Phase 1: Generate problems
For each problem, write a number, a section heading, the prompt, and any data/notation it needs. Conventions:
- Motivation before mechanics — one sentence on why the problem is worth solving, matching
create-lecture's pedagogy.
- Notation reuse — match symbols to the source lecture; never introduce a clashing symbol for an already-defined object.
- Difficulty calibration — intro checks one concept; core chains 2-3 steps; advanced requires a non-obvious insight or identification argument.
- Self-contained — each problem states its own assumptions; no "as in lecture 4" dangling references.
Phase 2: Generate worked solutions + explainers
For every problem, write:
- A worked solution — full derivation, expected estimate, or runnable code (depending on type). Coding solutions must actually run; if
Bash + R/Stata are available, execute the snippet and paste real output.
- A "why this matters" explainer — 1-2 sentences linking the answer to the broader concept (the imported pattern's signature: every problem ships with a short rationale, not just a number).

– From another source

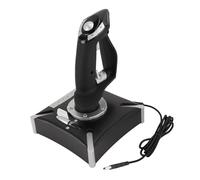 EIMSOAH Aviation Simulator Controls, Dual Vibration Motors Simulated Throttle Rudder 16 Programmable Keys 8 Direction POV, with Detachable Throttle for PC 7 8 10 11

Phase 3: Write student set + solution key
Emit two files (paths configurable; default under the working directory):
exercises/<topic-slug>_problems.md — the student set: sections, problems, any data, NO answers.

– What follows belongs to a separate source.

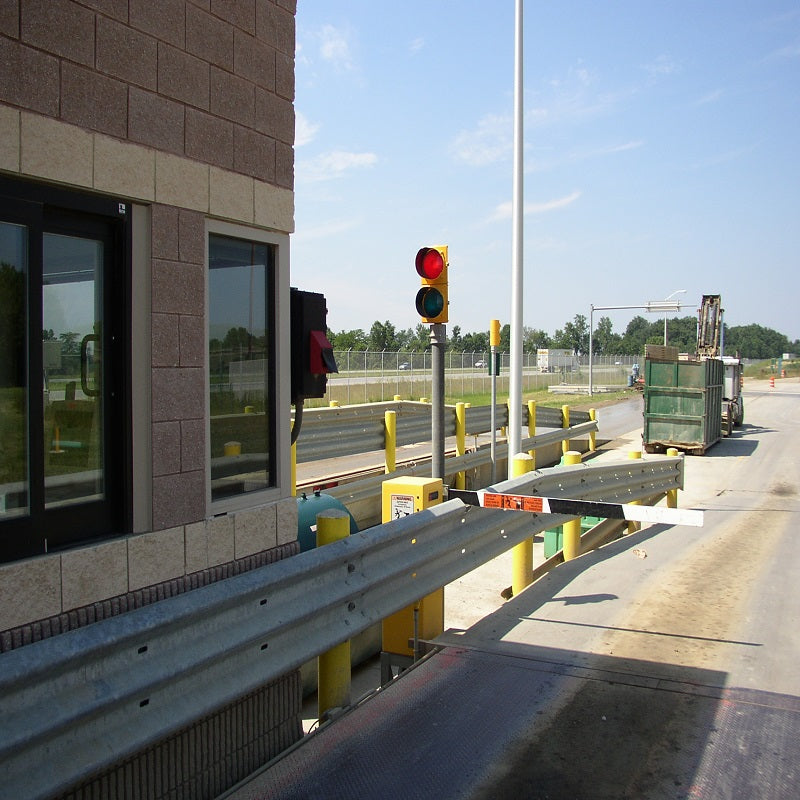 traffic light at job site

exercises/<topic-slug>_solutions.md — the solution key: each problem restated, its worked solution, and its explainer.
The split is load-bearing: never leak a solution into the student file. With --no-solutions, write only the student set and stop.
Output / Report format
Student set:
# Problem Set: [Topic] (Difficulty: core)
## Section 1 — Analytical
**1.** [Motivation sentence.] [Prompt.]
## Section 2 — Empirical
**2.** Using `data/<file>` (vars: ...), [estimate + interpret prompt].
## Section 3 — Coding (R)
**3.** [Implement-X prompt.]
Solution key mirrors the numbering, adding ### Solution and > Why this matters: blocks per problem. Close your chat reply with a one-line manifest: files written, problem count by type, and whether code solutions were executed or only drafted.
Exit behavior
- Print the two output paths (absolute), the per-type counts, and the seed if a dataset was simulated.
- If a coding solution could not be executed (no R/Stata, or it errored), flag it as DRAFTED — NOT RUN rather than implying it was verified.
- If any empirical problem references variables not present in the supplied dataset, stop and surface the mismatch instead of inventing columns.
Flags
--difficulty — intro | core | advanced (default core); calibrates step depth as in Phase 1.
--count — total number of problems (default 6); split across types per the Pre-Flight counts.
--types — comma-separated subset of analytical,empirical,coding (default all three).
--dataset — path to a real dataset for empirical problems; omit to simulate one with a seeded DGP.
--no-solutions — write only the student set; skip the solution key (Phase 2/3 key file).
Cross-references
What this skill does NOT do
- Does not grade student submissions or auto-check answers against a key.
- Does not run a timed exam or enforce assessment policy (point weights, rubrics, proctoring).
- Does not invent data — empirical problems use a supplied dataset or an explicitly seeded simulation, never fabricated numbers.
- Does not leak solutions into the student file, and does not deploy/publish anything (no
/deploy).
- Does not auto-invoke other skills — it references siblings; it does not call them.